Part 3 - Distributions

The distribution of a variable is a description of how frequently values of that variable show up. We saw that the way in which we describe the distribution of a variable is different depending on if the variable is categorical or quantitative.

Question 1: Below is a bar chart representing the hair color of students in a statistics class (color may be exaggerated in the chart). Describe the distribution of the haircolor variable.

(In the graph code chunks I have put the term ‘echo=FALSE’ in the brackets. This stops RStudio from showing the code in the pdf to save a little bit of space). We will talk more about how to make these graphs on Wednesday.

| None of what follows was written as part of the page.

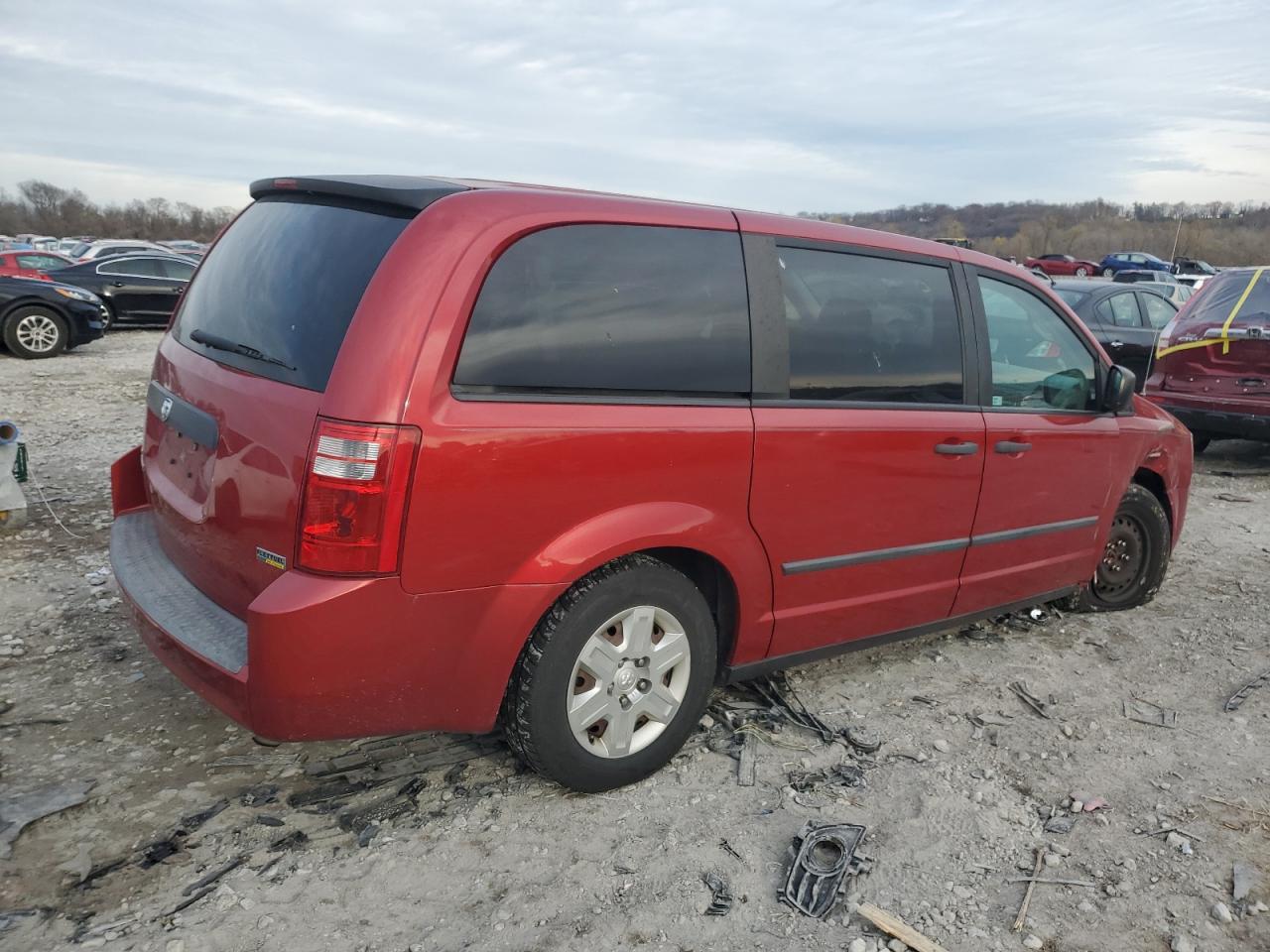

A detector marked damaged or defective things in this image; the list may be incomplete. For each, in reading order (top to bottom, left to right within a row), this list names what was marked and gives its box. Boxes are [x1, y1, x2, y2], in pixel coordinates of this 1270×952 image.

damaged vehicle [106, 175, 1191, 793]
broken car part [778, 821, 869, 920]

Note: We will come back to distributions of quantitative variables next week, after we have learned a bit more about describing histograms and box plots


Part 4 - Relationships between Variables

For this set of questions we are going to use the College data set presented in the last few sets of slides. Read in the dataset for the College data using the following code.

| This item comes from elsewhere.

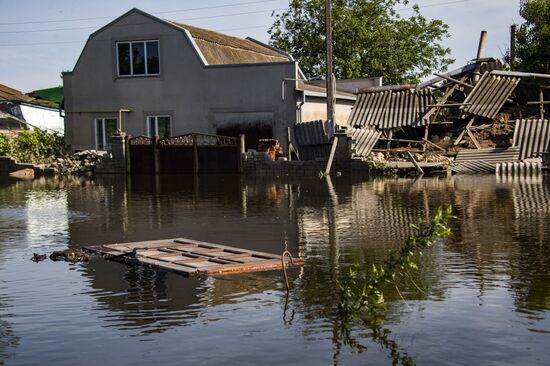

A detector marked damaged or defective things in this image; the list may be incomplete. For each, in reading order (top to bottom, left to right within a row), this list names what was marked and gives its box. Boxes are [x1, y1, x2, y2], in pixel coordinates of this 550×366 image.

damaged building debris [284, 34, 550, 177]
rusted metal frame [454, 117, 476, 146]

colleges <- read.csv("https://remiller1450.github.io/data/Colleges2019_Complete.csv")

Question 1: How many observations and variables are there in the dataset? Explain how you found this answer and show any code (if you used any).

Question 2: Look at the conditional bar chart below. Is there an association between the region and the type of college (public vs private) in our sample? Justify your answer using 1 or 2 sentences.

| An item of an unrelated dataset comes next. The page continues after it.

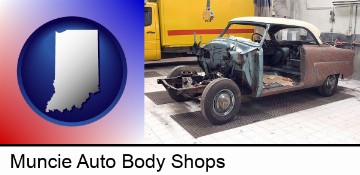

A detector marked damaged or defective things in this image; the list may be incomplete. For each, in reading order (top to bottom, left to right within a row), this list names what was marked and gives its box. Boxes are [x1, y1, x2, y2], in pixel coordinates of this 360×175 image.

rusty car body [158, 16, 354, 124]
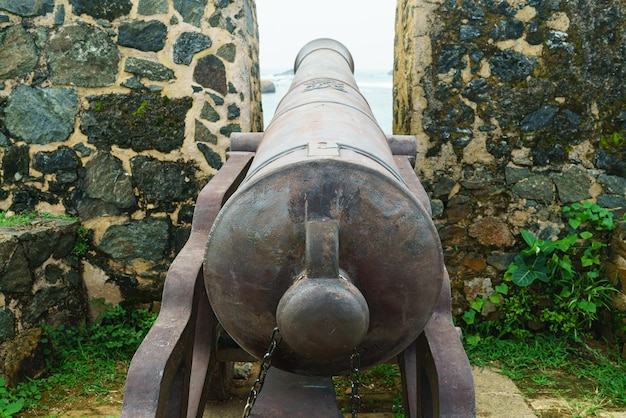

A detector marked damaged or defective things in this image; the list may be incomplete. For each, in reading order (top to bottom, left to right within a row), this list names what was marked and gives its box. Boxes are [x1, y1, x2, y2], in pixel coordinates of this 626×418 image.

Question 2: Using the side-by-side box plots below, answer the following questions.

  • What is the shape of ‘South East’s’ box plot? What about ‘Mid East’?

  • Which region’s boxplot has the largest median and what is the value of the median?

  • Which region has the largest IQR? Give an approximate value of the IQR for this region and show your calculation

Question 3:

  • When we describe scatterplots, we need to talk about form, strength, direction, and outliers. Using the scatterplot below, describe the relationship between Average Faculty Salary and Median 10-year Salary (the median salary of graduates from the college 10 years after receiving their degree) for our sample of colleges. Use full sentences and include context.

Question 4: Below is another scatterplot similar to the one in Question 3, but I have added information on whether the colleges are public or private. Is the relationship between Average Faculty Salary and Median 10-year Salary different for public and private colleges? Briefly explain (1 or 2 sentences).